» Provided passage
▶

It is not surprising that incumbent carriers respond to new entry. The combination of low fares and increased demand may prompt an Incumbent to increase its own service. If it matches the entrant's fares across the board, Incumbent may increase its capacity to handle profitable new traffic generated by the lower fares; and if Incumbent only lowers fares selectively, Upstart may grow, perhaps eventually building a competing hub and spoke network of its own. Either way, the consumer is better off. This is the essence of the competitive process.

In some cases, Upstart's lower operating costs and high load factors allow it to survive and even prosper; in other cases, too many passengers decide that the new lower fares offered by Incumbent, combined with other amenities such as better schedules, frequent flier programs, passenger lounges and in-flight service, are a better value than Upstart offers. The higher frequencies and network efficiencies of Incumbent sometimes more than counterbalance the lower operating costs of Upstart; Upstart fails to maintain profitability and must exit. After Upstart's exit, Incumbent's fares and service offerings quickly move back toward pre-entry levels, much to the chagrin of passengers.

If Upstart is forced to exit a route, it often believes that it has been the victim of "predation" -- that is, Upstart suspects Incumbent lowered its fares in order to drive Upstart from the route, and then raise fares back to the previous, highly profitable level. Although an encouraging number of new low cost airlines have begun service, some have foundered or failed in the face of intense competition. It is important that the antitrust enforcement agencies and the courts correctly identify and prevent any instances where Upstart's exit or failure is the result of illegal predation.

◀

» Excerpted records
▶

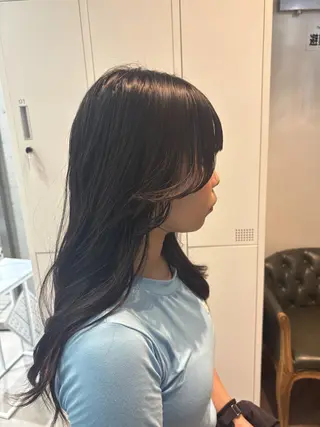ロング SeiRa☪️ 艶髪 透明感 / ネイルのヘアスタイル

◀
▶

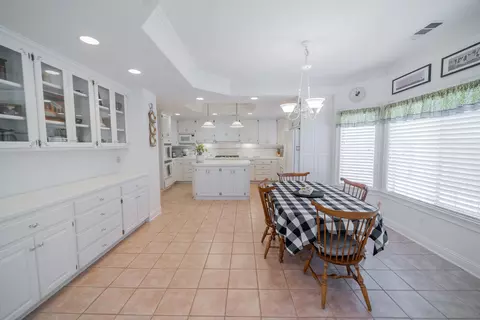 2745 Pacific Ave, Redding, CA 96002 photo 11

◀

» Task list
**1.** Print the section of the airline competition passage from "It is not surprising" up to and including "the competitive process.".
**2.** In the airline competition passage, which amenities are named alongside Incumbent's lower fares as things passengers may value more than Upstart's offering?
**3.** According to the airline competition passage, what does Upstart often believe when it is forced to exit a route?

» Solved tasks
**1.**
It is not surprising that incumbent carriers respond to new entry. The combination of low fares and increased demand may prompt an Incumbent to increase its own service. If it matches the entrant's fares across the board, Incumbent may increase its capacity to handle profitable new traffic generated by the lower fares; and if Incumbent only lowers fares selectively, Upstart may grow, perhaps eventually building a competing hub and spoke network of its own. Either way, the consumer is better off. This is the essence of the competitive process.

**2.**
- Better schedules
- Frequent flier programs
- Passenger lounges
- In-flight service

**3.** It often believes it has been the victim of "predation."